他問出這句話,等了半天,看到三個人每人鳥自己,就首先轉頭看向方炳濤:“方炳濤,你知道嗎?”

方炳濤正在看書,聽到章倫的話連頭都懶得轉,不知所謂地說:“別問我,我什麼都不知道啊......”方炳濤嘴上這麼說,心理卻打著小九九,“小樣,想套我的話?我看這個房間裡知道最多的就是你和這個於維明瞭,還問我?”

章倫轉頭求助一般地看向朱望臣:“朱哥,我怎麼覺得一晚上醒來你臉色差了很多啊?沒睡好?”

朱望臣原本是趴在桌上的,聽到章倫的問題只是白了於維明一眼,又趴會桌上說:“是啊,昨晚那麼吵,誰睡得好啊?”
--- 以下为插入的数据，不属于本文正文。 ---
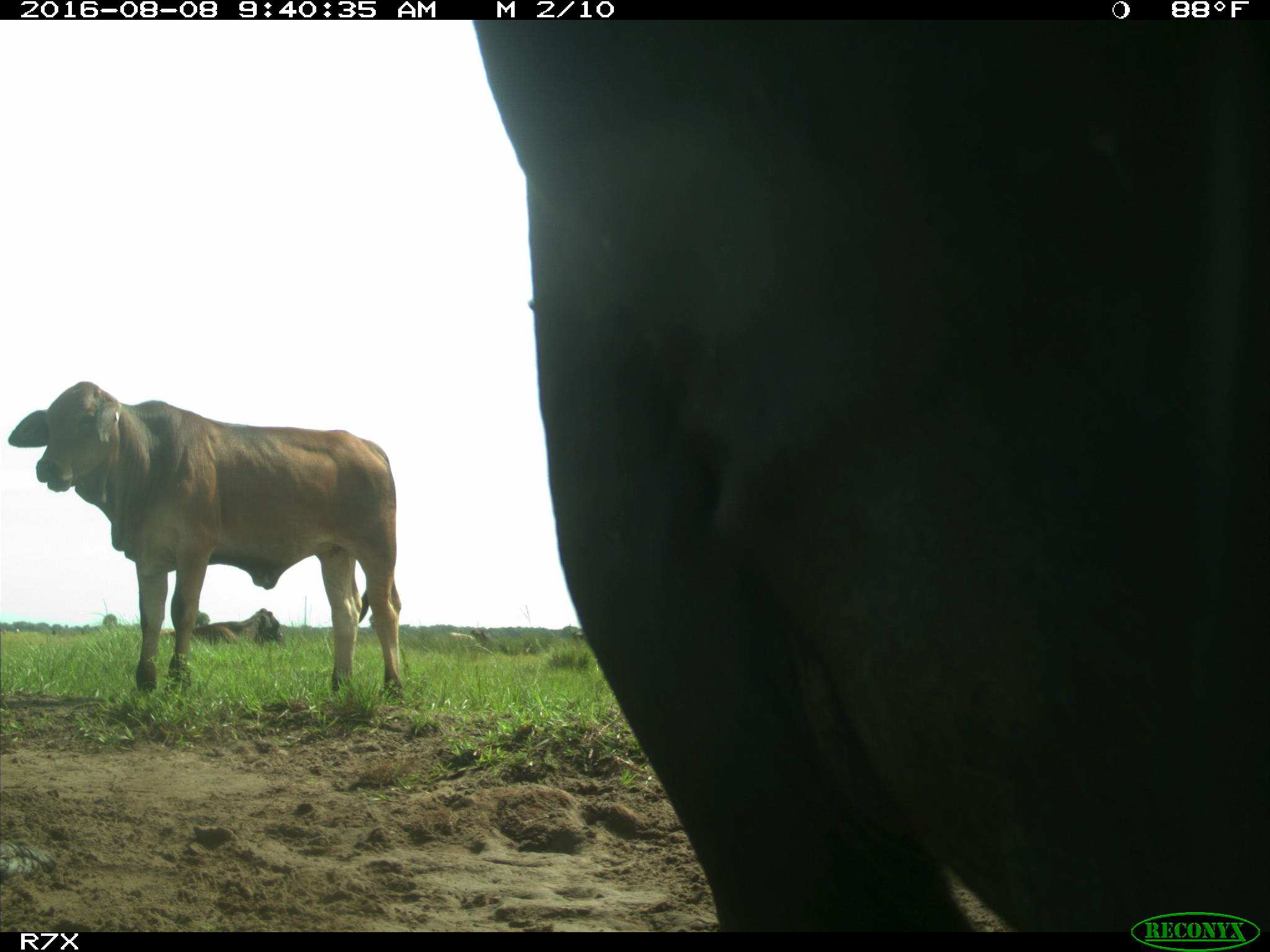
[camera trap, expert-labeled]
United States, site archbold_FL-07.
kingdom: Animalia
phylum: Chordata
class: Mammalia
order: Artiodactyla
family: Bovidae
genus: Bos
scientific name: Bos taurus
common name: domestic cow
章倫笑嘻嘻地對於維明說:“你們真的都不知道發生了什麼?”可他的眼神卻在說:“看吧,於維明,他們都不知道。”

於維明連白眼都懶得白章倫:“白痴......”

章倫很尷尬地笑笑。

於維明拿起手機,手機上是一條李啟發來的資訊:“經檢查,你的染色體是XX的,恭喜你,你現在是貨真價實的女性,完全杜絕了做人妖的危險。”
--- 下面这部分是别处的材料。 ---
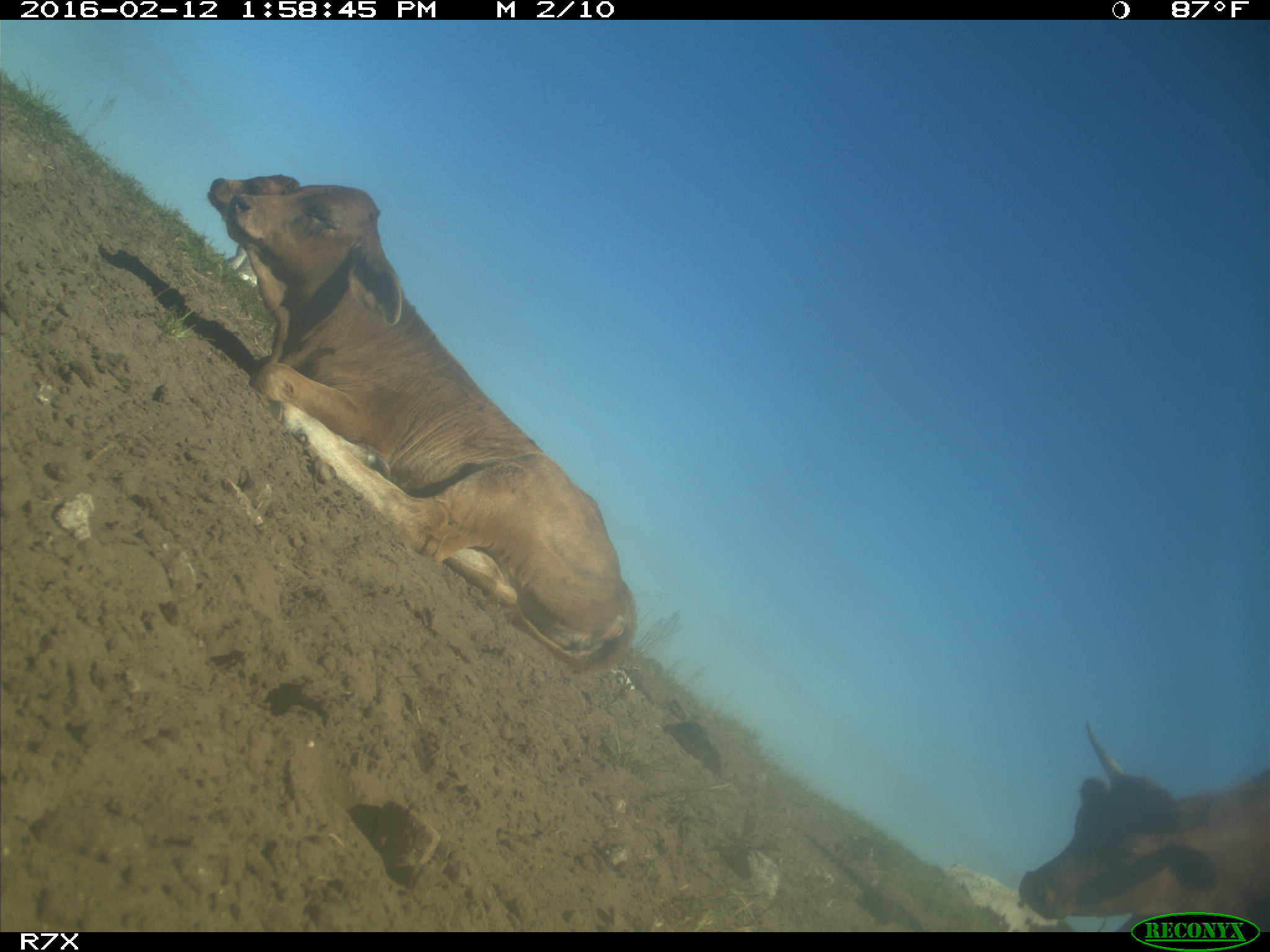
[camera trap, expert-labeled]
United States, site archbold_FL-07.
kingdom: Animalia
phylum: Chordata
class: Mammalia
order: Artiodactyla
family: Bovidae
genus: Bos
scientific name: Bos taurus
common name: domestic cow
於維明隨手放下手機,心想李啟現在肯定是在幸災樂禍地捧腹大笑吧?不過,她不會因此而沮喪或者難過,如果那樣她就不是於維明瞭。

想到這裡,她再次回到**:“我睡個回籠覺哈。”

“你怎麼躺下了?你睡覺不都是坐著的嗎?”章倫問。

於維明翻了個身不理他,她最近才開始以打坐入定代替睡眠,所以還不是很習慣。尤其是昨晚外面吵了好久,她也擔心了好久,現在看到李啟簡訊發過來,知道他沒事,她才放心下來,所以補個覺是必須的。

終於可以做夢了,也不知道那些習武人天天打坐不睡覺,會不會有點懷念做夢的感覺?於維明想了想,突然覺得不對啊,記得她變成這樣的前一天晚上,她夢到過一個女人,可是那天晚上她明明是打坐渡過的,沒有睡覺啊?

想到這她一下子醒來,卻看到宿舍內沒有人。

“我剛才睡著了?睡了很久嗎?”於維明皺著眉頭不解。

不對,好冷啊?為什麼天灰濛濛的?這應該是白天啊?如果是晚上,那三個人為什麼都不在寢室?
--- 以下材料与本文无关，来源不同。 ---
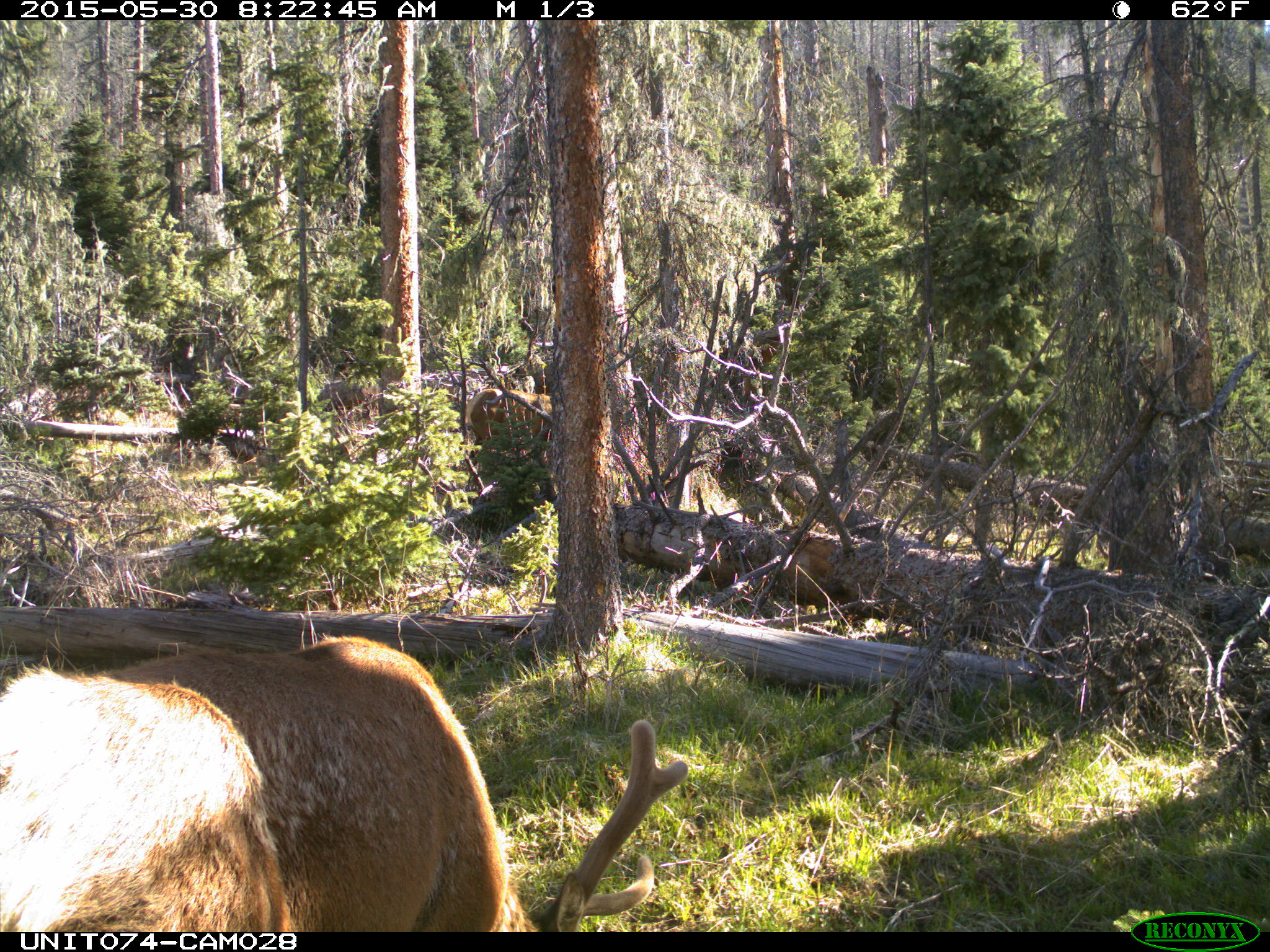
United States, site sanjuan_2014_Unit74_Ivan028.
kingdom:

於維明一下子睡意全無,她爬下床,環顧了一下寢室,然後開啟寢室門,這幾天她很少出門——原因大家都懂的——只是現在走出寢室卻有些奇怪的感覺。

抬頭,天是灰的,好像有烏雲壓著一樣,可是早上的時候空氣還是很清爽的啊?整幢宿舍樓內出奇的安靜,好像一個人都沒有的樣子,難道今天有什麼集體活動?明明是秋老虎的天氣卻似乎有冷風吹來,於維明這才注意到自己穿得實在太單薄了些,於是轉身回去添件衣服。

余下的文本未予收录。